Requests -
a. Please reproduce everything in the AWGR routing passage from "To perform correct" down to "1 \leq i \leq n.".
b. Render this sentence from the AWGR routing passage in Spanish: "For example, Fig. 2(c) shows that the fifth port of $AWGR_1$ connects to the fifth port of $AWGR_2$, and Fig. 2(e) illustrates its corresponding symmetric matrix."
c. Write the next stretch of the passage on AWGR-based intra-cluster routing, starting after its final sentence.

To perform correct intra-cluster routing, we use an all-to-all topology built following a symmetric matrix shown in Fig. 2(e). If we label AWGRs as  $AWGR_0$ ,  $AWGR_1$ , ...,  $AWGR_n$  and define the element  $a_{ij}$  in the matrix as the sequence number of the port to connect  $AWGR_i$  with  $AWGR_j$ , then we define the symmetric matrix as:

$$\begin{cases}
 a_{ij} = a_{ji} & 1 \leq i \leq n \quad 1 \leq j \leq n \ i \neq j; \\
 a_{ij} = 0 & i = j \\
 a_{1j} \cap a_{2j} \cap \ldots \cap a_{nj} = \emptyset & 1 \leq j \leq n \\
 a_{i1} \cap a_{i2} \cap \ldots \cap a_{in} = \emptyset & 1 \leq i \leq n.
\end{cases}$$
(1)



Fig. 2. Optical interconnect architecture based on passive AWGR interconnection for intra rack and intra cluster communication and active AWGR-based switching topology for inter Cluster communication. S: Server; R: Rack; C: Cluster; AWGR: arrayed waveguide grating router. (a) All-to-all Rack architecture (Inset: Server architecture with embedded switch.-). (b) Cluster and Full System architecture. Green lines represent the intra cluster links. Red lines represent the inter cluster links from/to the relay Rack ( $R_{\mu+1}$ ). (c) Intra Cluster interconnection between racks (all to all): in this example p=2 and  $\mu=5$ . (d) Example of routing table for an eight-port AWGR. (e) Symmetric matrix for intra Cluster AWGR interconnections.

For example, Fig. 2(c) shows that the fifth port of  $AWGR_1$  connects to the fifth port of  $AWGR_2$ , and Fig. 2(e) illustrates its corresponding symmetric matrix. In this all-to-all topology, packets from the blue server (attached to the seventh port of  $AWGR\ 1$ ) can be correctly forwarded to the blue server (attached to the seventh port of  $AWGR\ 2$ ) using the wavelength  $\lambda_3$  as its routing information.

Information given -
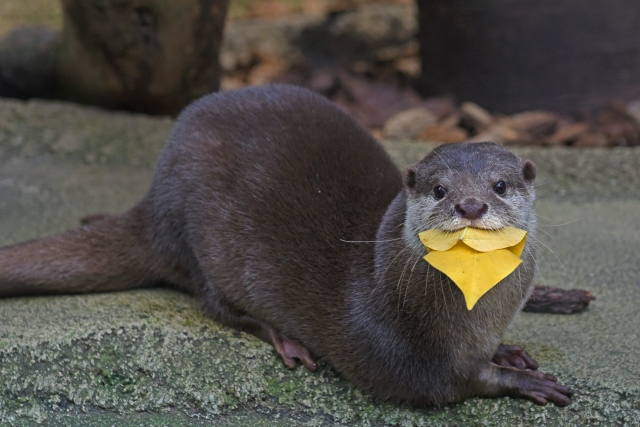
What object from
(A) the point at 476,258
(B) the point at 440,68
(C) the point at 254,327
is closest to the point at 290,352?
(C) the point at 254,327

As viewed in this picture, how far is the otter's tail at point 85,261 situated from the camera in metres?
2.26

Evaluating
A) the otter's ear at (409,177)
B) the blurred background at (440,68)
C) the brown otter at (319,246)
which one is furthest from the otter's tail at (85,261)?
the blurred background at (440,68)

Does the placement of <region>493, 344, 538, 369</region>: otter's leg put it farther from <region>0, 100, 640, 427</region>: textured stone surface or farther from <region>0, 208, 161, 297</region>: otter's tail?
<region>0, 208, 161, 297</region>: otter's tail

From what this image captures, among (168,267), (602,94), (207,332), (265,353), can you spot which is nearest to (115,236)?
(168,267)

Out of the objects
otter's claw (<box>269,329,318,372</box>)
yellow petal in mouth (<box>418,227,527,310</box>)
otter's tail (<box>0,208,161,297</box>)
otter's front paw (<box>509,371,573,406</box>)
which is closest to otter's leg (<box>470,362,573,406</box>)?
otter's front paw (<box>509,371,573,406</box>)

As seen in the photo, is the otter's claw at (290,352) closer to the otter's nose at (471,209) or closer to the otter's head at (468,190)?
the otter's head at (468,190)

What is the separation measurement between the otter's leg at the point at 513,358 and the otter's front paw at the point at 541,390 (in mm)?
78

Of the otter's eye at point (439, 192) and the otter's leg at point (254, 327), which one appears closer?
the otter's eye at point (439, 192)

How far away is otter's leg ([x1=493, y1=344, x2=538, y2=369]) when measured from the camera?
6.36ft

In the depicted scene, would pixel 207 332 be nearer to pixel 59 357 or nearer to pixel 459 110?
pixel 59 357

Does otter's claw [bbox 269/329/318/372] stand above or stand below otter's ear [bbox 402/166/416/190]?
below

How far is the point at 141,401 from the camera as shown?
1942 millimetres

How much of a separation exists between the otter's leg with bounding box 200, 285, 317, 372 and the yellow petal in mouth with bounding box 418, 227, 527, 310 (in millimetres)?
549

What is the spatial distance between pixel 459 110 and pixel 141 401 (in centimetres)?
249
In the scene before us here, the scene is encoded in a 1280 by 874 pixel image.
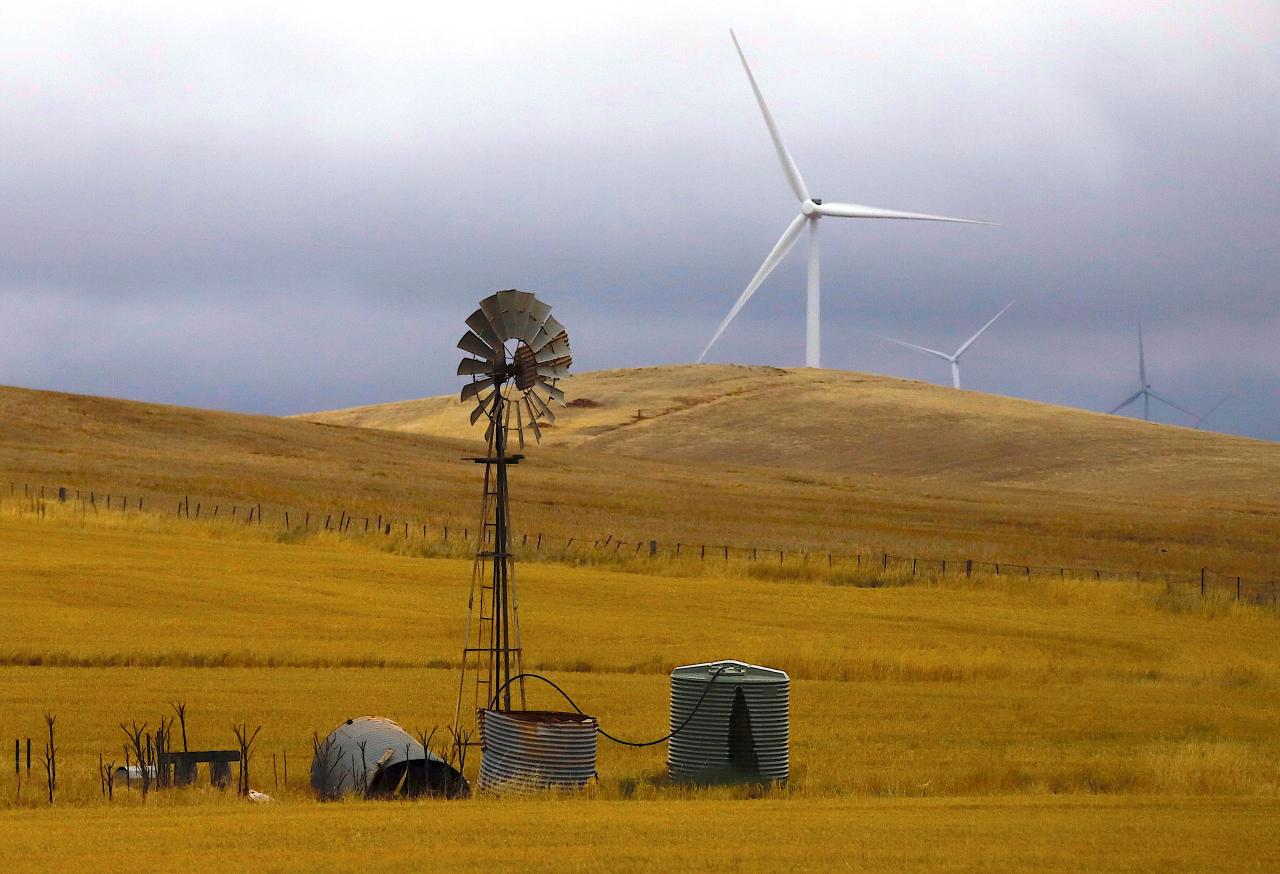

Answers per task -
a.
To perform correct intra-cluster routing, we use an all-to-all topology built following a symmetric matrix shown in Fig. 2(e). If we label AWGRs as  $AWGR_0$ ,  $AWGR_1$ , ...,  $AWGR_n$  and define the element  $a_{ij}$  in the matrix as the sequence number of the port to connect  $AWGR_i$  with  $AWGR_j$ , then we define the symmetric matrix as:

$$\begin{cases}
 a_{ij} = a_{ji} & 1 \leq i \leq n \quad 1 \leq j \leq n \ i \neq j; \\
 a_{ij} = 0 & i = j \\
 a_{1j} \cap a_{2j} \cap \ldots \cap a_{nj} = \emptyset & 1 \leq j \leq n \\
 a_{i1} \cap a_{i2} \cap \ldots \cap a_{in} = \emptyset & 1 \leq i \leq n.

b. Por ejemplo, la Fig. 2(c) muestra que el quinto puerto de $AWGR_1$ se conecta al quinto puerto de $AWGR_2$, y la Fig. 2(e) ilustra su matriz simétrica correspondiente.

c.
The orange active AWGR-based interconnect architecture in Fig. 2(b) handles inter cluster interconnection using red links from the relay clusters as shown in Fig. 2(c). Fig. 2(b) further describes this active AWGR-based interconnect architecture for cluster-to-cluster communication.

# A. Inter Cluster Interconnection Network—Thin CLOS

Inter-cluster communication requires even more scalable architecture as there can be hundreds of clusters. In this case, instead of utilizing the fully connected architecture, whose scalability would be limited by the m TRXs, the inter Cluster interconnection makes use of active AWGR-based switches [10] based on a flat and distributed all-optical interconnect architecture called Thin-CLOS (see Fig. 3). Here,  $m \times W$  clusters are divided into m separate groups and are interconnected with each other using  $m^2$  active  $W \times W$  AWGR switches. As discussed

above, each cluster already contains  $\mu+1$  Rs, with one rack acting as relay rack. There are m links ( $m \le p \times (p+1)$ ) coming out from the relay rack. Each cluster has m TXs and m RXs, as shown in Fig. 3. Each cluster's TX/RX pair with index i connects with other clusters belonging to the group with index i, through one W-port active AWGR switch. The topology diameter is one as long as the intra-cluster network routing selects the proper TX that allows to reach the desired cluster without additional relay operations.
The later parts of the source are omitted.